- Emergent BioSolutions stock prices fell by over 50% on February 19, The Washington Post reported.
- The company’s CEO, Robert Kramer, sold more than $10 million worth of stock in January and early February.
- It was reported last month that their Maryland facility ruined millions of doses of Johnson & Johnson’s COVID-19 vaccines.
- See more stories on Insider’s business page.
The CEO of Emergent BioSolutions, the company that ruined 15 million doses of Johnson & Johnson’s COVID-19 vaccine, sold more than $10 million worth of his stock in the company before the price fell, The Washington Post reported.
Robert Kramer sold the stocks in January and early February, right before the price fell on February 19 after the company’s published financial report. The price has since dropped from $125 a share to $62, a more than 50% drop, the Post reported.
The stocks Kramer sold would now be worth $5.5 million and were his first substantive sales of the company’s stock since 2016.
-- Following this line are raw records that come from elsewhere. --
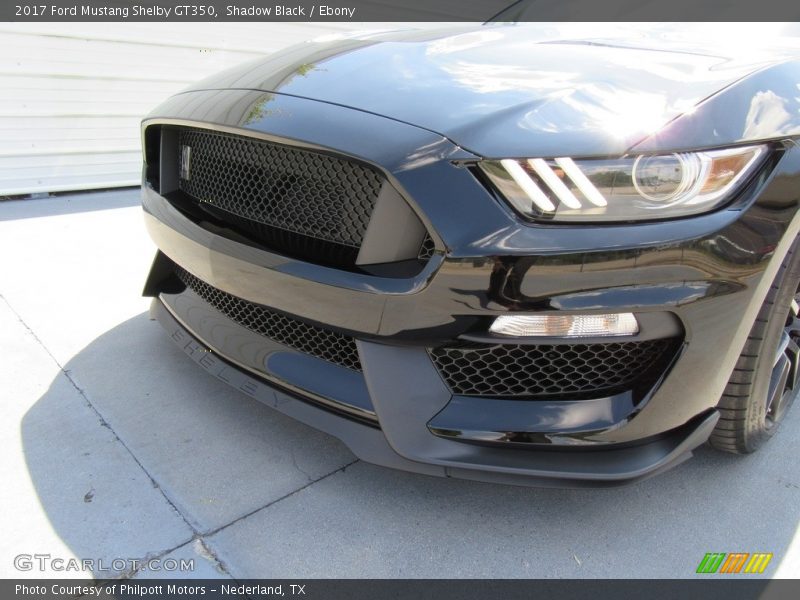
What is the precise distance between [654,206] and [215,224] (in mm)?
1219

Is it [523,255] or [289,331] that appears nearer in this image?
[523,255]

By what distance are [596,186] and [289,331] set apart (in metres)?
0.93

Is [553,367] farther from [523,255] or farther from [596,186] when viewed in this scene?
[596,186]

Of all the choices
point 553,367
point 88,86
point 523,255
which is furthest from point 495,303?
point 88,86

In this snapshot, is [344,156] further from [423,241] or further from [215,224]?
[215,224]

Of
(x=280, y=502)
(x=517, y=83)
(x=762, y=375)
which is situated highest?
(x=517, y=83)

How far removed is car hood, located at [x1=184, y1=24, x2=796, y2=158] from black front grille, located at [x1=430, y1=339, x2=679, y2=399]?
452 millimetres

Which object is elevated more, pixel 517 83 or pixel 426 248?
pixel 517 83

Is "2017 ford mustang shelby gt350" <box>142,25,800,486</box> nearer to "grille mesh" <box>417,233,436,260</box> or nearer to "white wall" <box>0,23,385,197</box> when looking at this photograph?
"grille mesh" <box>417,233,436,260</box>

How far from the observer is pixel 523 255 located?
50.8 inches
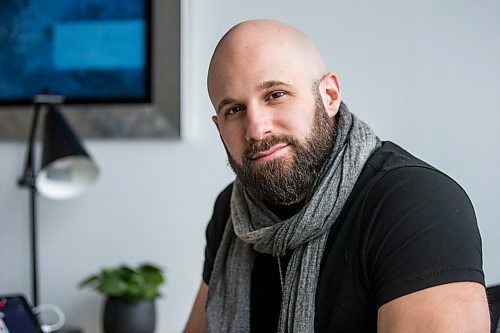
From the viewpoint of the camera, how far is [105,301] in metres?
2.01

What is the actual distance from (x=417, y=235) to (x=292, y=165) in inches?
9.9

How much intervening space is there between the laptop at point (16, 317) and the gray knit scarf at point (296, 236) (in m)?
0.32

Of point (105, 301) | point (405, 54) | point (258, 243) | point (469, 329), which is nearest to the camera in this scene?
point (469, 329)

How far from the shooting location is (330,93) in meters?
1.21

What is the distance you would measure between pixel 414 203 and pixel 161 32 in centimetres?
123

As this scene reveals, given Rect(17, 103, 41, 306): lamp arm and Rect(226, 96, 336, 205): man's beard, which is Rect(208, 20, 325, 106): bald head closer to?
Rect(226, 96, 336, 205): man's beard

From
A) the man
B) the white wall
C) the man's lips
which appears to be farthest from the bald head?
the white wall

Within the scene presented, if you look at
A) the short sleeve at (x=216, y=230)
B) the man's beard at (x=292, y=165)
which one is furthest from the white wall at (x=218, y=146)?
the man's beard at (x=292, y=165)

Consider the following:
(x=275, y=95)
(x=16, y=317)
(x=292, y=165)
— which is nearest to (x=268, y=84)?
(x=275, y=95)

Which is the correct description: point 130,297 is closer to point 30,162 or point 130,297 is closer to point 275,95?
point 30,162

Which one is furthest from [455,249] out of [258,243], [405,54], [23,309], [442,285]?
[405,54]

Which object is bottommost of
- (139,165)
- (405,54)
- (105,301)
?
(105,301)

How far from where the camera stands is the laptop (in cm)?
128

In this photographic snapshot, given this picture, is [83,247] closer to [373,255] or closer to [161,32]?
[161,32]
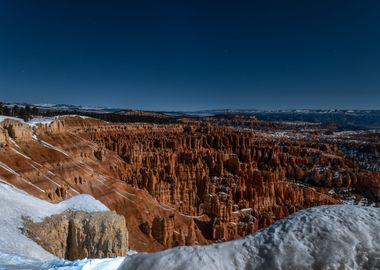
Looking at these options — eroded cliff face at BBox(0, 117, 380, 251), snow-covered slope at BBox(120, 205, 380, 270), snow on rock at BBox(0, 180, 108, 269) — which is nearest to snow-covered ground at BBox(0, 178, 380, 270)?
snow-covered slope at BBox(120, 205, 380, 270)

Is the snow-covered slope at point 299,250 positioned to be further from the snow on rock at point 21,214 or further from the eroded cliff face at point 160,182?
the eroded cliff face at point 160,182

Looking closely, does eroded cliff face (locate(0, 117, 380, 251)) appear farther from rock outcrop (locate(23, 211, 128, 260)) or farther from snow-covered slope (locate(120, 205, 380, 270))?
snow-covered slope (locate(120, 205, 380, 270))

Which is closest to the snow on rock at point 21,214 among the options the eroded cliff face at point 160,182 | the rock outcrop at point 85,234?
the rock outcrop at point 85,234

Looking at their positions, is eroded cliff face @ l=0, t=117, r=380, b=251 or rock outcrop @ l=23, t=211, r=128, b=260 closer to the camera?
rock outcrop @ l=23, t=211, r=128, b=260

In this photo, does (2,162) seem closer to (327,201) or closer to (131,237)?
(131,237)

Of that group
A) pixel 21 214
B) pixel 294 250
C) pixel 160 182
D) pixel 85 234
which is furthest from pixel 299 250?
pixel 160 182

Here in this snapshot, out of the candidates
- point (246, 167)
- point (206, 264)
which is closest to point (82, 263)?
point (206, 264)

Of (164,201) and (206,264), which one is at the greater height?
(206,264)
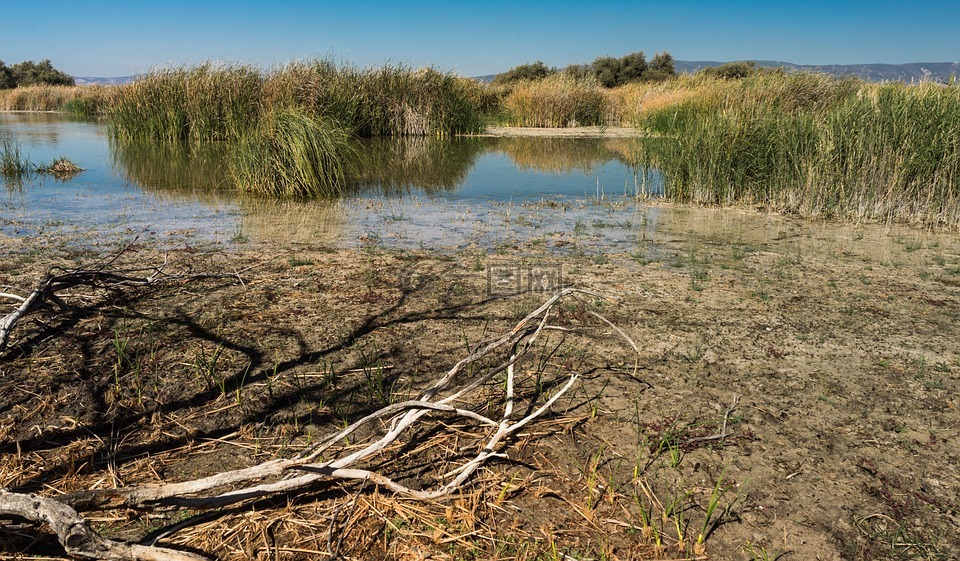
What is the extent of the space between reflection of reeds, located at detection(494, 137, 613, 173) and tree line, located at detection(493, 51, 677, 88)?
32.1m

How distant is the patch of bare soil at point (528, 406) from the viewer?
6.69 feet

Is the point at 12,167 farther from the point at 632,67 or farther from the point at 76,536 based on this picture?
the point at 632,67

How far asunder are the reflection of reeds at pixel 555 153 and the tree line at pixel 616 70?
32.1m

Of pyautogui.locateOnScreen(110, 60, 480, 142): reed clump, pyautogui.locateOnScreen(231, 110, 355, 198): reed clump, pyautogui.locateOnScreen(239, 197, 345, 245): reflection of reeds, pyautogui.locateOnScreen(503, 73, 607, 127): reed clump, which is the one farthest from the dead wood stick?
pyautogui.locateOnScreen(503, 73, 607, 127): reed clump

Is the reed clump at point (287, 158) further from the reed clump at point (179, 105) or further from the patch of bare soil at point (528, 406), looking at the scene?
the reed clump at point (179, 105)

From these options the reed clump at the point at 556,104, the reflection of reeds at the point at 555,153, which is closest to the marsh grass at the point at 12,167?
the reflection of reeds at the point at 555,153

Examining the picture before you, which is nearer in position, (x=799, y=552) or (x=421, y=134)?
(x=799, y=552)

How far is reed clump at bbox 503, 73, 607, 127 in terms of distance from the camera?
24.6 meters

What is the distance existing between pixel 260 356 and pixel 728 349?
8.32ft

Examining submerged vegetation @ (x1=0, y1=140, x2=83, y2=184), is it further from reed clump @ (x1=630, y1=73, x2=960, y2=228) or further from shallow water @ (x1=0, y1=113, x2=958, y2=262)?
reed clump @ (x1=630, y1=73, x2=960, y2=228)

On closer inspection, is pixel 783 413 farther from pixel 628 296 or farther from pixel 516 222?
pixel 516 222

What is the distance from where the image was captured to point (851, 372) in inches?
131

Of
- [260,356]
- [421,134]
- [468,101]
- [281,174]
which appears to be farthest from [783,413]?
[468,101]

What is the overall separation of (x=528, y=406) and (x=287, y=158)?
7587 millimetres
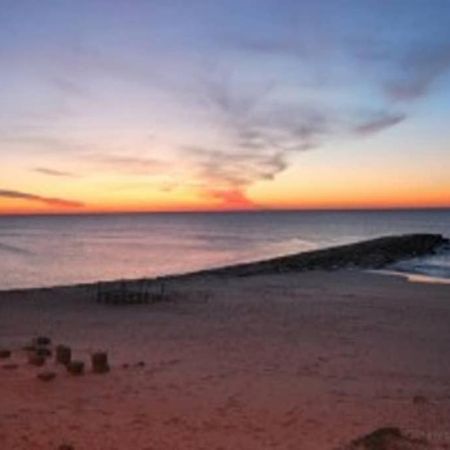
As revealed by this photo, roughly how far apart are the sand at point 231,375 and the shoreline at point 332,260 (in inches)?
411

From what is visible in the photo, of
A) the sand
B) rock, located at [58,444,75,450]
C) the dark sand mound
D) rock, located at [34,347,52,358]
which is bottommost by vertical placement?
the sand

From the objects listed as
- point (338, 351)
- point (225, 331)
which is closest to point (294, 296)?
point (225, 331)

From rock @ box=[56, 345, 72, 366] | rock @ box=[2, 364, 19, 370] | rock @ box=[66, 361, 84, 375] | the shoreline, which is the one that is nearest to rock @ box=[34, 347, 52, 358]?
rock @ box=[56, 345, 72, 366]

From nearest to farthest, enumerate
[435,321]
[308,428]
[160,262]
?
1. [308,428]
2. [435,321]
3. [160,262]

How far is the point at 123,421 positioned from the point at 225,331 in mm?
11000

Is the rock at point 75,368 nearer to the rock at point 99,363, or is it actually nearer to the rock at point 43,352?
the rock at point 99,363

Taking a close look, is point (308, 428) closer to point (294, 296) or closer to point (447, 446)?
point (447, 446)

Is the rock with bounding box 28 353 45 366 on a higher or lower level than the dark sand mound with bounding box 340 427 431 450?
higher

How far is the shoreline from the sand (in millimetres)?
10434

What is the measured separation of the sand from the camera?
470 inches

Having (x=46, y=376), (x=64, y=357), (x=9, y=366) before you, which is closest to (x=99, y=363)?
(x=64, y=357)

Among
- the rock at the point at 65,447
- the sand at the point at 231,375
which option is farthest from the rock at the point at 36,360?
the rock at the point at 65,447

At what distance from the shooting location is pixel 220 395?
47.8 feet

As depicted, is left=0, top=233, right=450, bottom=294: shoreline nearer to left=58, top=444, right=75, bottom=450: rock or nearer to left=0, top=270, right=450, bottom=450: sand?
left=0, top=270, right=450, bottom=450: sand
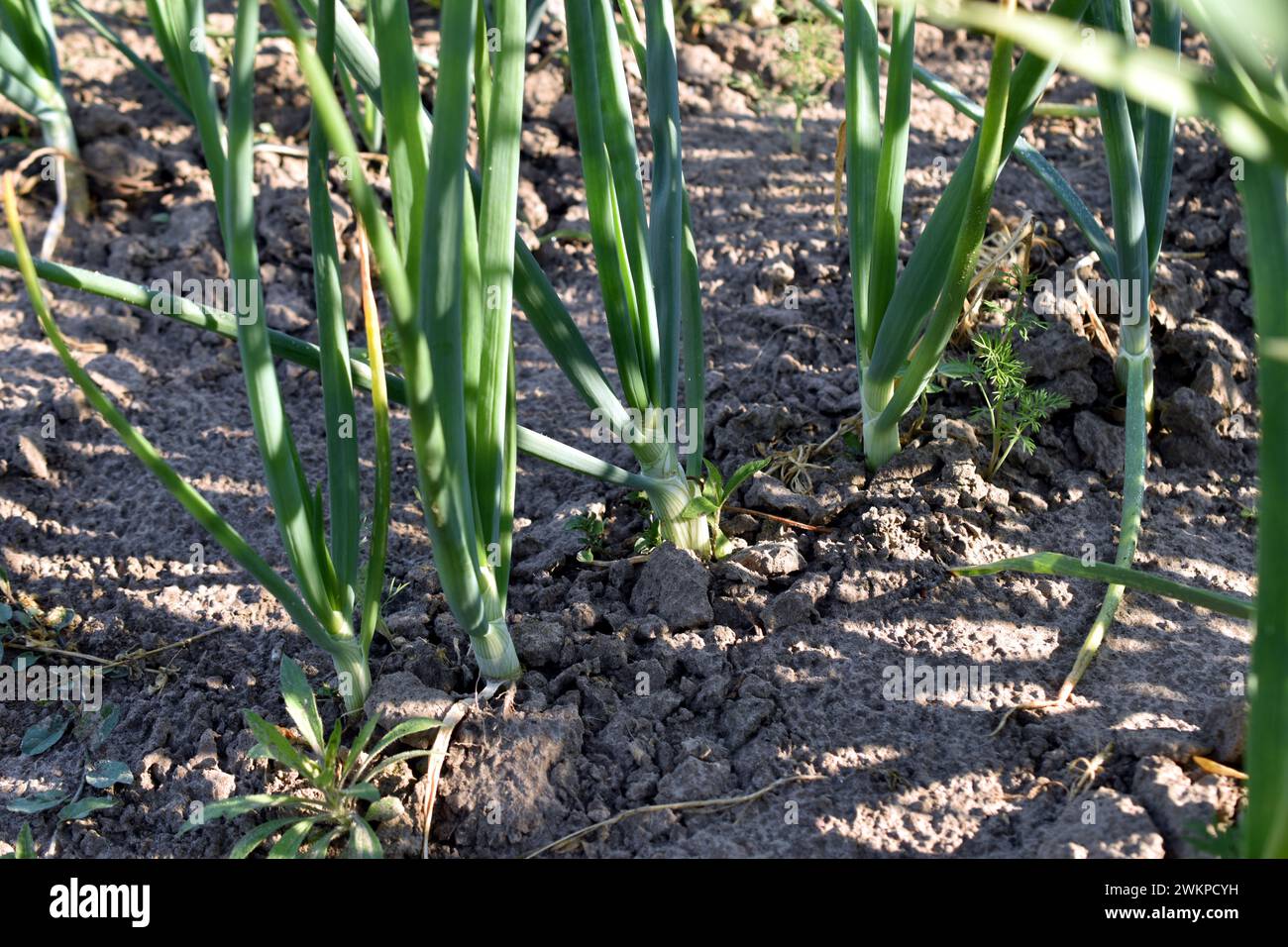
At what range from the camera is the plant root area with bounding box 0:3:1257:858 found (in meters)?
1.55

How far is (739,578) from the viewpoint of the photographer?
185cm

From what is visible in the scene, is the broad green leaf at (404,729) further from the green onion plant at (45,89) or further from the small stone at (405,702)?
the green onion plant at (45,89)

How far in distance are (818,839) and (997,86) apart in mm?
967

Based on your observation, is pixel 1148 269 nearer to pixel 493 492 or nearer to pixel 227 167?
pixel 493 492

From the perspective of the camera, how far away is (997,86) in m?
1.40

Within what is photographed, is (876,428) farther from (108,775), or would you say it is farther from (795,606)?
(108,775)

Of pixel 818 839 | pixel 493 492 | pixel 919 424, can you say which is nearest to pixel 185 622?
pixel 493 492

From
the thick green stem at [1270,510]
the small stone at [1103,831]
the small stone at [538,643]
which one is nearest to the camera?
the thick green stem at [1270,510]

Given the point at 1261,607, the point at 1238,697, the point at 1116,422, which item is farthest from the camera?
the point at 1116,422

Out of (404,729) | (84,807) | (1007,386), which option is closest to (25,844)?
(84,807)

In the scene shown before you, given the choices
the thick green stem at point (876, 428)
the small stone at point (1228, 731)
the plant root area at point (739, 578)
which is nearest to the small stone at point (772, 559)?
the plant root area at point (739, 578)

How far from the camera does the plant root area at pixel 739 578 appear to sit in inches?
60.9

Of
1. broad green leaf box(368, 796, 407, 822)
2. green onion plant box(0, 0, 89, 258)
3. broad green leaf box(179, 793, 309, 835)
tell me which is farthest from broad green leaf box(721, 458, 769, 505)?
green onion plant box(0, 0, 89, 258)

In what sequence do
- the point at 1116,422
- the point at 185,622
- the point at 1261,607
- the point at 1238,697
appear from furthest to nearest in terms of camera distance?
the point at 1116,422
the point at 185,622
the point at 1238,697
the point at 1261,607
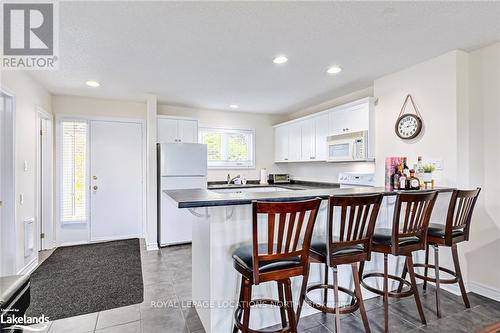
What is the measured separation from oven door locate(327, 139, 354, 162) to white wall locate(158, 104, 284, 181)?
73.8 inches

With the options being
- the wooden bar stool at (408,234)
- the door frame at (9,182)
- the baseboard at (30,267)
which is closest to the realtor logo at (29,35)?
the door frame at (9,182)

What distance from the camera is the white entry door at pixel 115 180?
14.9ft

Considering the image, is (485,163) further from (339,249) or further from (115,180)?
(115,180)

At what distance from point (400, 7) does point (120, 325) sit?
3276 millimetres

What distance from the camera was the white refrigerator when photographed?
4277mm

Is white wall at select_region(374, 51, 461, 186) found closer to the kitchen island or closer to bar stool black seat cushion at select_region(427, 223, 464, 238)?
bar stool black seat cushion at select_region(427, 223, 464, 238)

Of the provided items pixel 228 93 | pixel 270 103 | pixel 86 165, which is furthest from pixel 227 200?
pixel 86 165

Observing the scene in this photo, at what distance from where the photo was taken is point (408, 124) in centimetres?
304

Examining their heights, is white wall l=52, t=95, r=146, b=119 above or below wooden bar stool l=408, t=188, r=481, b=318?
above

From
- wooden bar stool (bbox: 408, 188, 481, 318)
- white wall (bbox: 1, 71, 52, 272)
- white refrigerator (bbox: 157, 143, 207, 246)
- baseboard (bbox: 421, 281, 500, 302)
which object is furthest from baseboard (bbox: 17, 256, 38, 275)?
baseboard (bbox: 421, 281, 500, 302)

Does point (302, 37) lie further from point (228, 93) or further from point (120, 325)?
point (120, 325)

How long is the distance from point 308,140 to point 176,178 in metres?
2.40

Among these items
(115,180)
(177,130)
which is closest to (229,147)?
(177,130)

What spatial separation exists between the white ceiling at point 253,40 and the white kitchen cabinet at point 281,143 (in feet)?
5.50
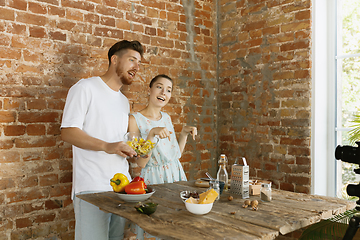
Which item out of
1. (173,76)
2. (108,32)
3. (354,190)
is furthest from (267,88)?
(354,190)

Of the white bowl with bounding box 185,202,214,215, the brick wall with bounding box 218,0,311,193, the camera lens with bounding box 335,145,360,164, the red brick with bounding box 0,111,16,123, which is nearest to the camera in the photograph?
the camera lens with bounding box 335,145,360,164

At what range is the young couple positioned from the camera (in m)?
2.25

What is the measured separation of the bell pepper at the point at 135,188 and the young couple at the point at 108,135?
0.78 ft

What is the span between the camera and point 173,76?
3475 millimetres

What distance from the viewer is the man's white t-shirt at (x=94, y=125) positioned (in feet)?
7.59

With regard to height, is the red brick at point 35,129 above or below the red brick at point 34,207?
above

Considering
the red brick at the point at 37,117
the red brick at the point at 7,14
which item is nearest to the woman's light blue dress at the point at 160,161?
the red brick at the point at 37,117

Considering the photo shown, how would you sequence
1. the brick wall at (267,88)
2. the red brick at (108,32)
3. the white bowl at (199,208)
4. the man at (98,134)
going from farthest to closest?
the brick wall at (267,88), the red brick at (108,32), the man at (98,134), the white bowl at (199,208)

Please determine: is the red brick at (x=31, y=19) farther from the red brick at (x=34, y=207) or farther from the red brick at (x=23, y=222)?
the red brick at (x=23, y=222)

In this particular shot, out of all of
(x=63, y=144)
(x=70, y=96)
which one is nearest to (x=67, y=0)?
(x=70, y=96)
He made his current sale because of the compensation package the company gave him. He was able to buy the stocks for about $2.5 million and then sell them for market price. The sale was a part of a November 13 trading plan, the Post reported.
Those plans are made in advance on when stocks are bought and sold and help protect members of the company from being accused of insider trading.
On March 31, it was reported that Emergent, which also produced coronavirus vaccines for AstraZeneca, had ruined 15 million Johnson & Johnson vaccines due to human error when employees mixed up ingredients for the two different vaccines.
After the news of the ruined doses, shares in the company tumbled by as much as 14.5%.
Democrats in the House of Representatives also recently launched an investigation into whether or not the company was granted a federal contract to make the shots because of a connection to a top former Trump administration official, CNBC reported.
Emergent did not reply to Insider’s request for comment at the time of publication but spokeswoman Nina DeLorenzo told the Post: “Mr. Kramer, our executive team, and our board of directors are held to the highest ethical standards and follow strict compliance with all laws and regulations governing financial transactions. Any insinuation of wrongdoing is without evidence or merit.”
The company faced issues since April 2020, when a Food and Drug Administration inspector found violations, including failures to follow testing procedures at the Baltimore facility, the Post reported.
A New York Times report from earlier this month revealed that a batch of AstraZeneca’s vaccine was discarded in October 2020 because of suspected contamination. The next month a batch of Johnson & Johnson vaccine was also discarded because of employee error.
The Post also reported that the company was sued for $19 million in July 2020 by a company that asked them to produce an experimental ricin vaccine. That company had already given doses of the vaccine produced by Emergent to participants in a study of the drug before it was revealed that Emergent used ingredients that were outside of specifications.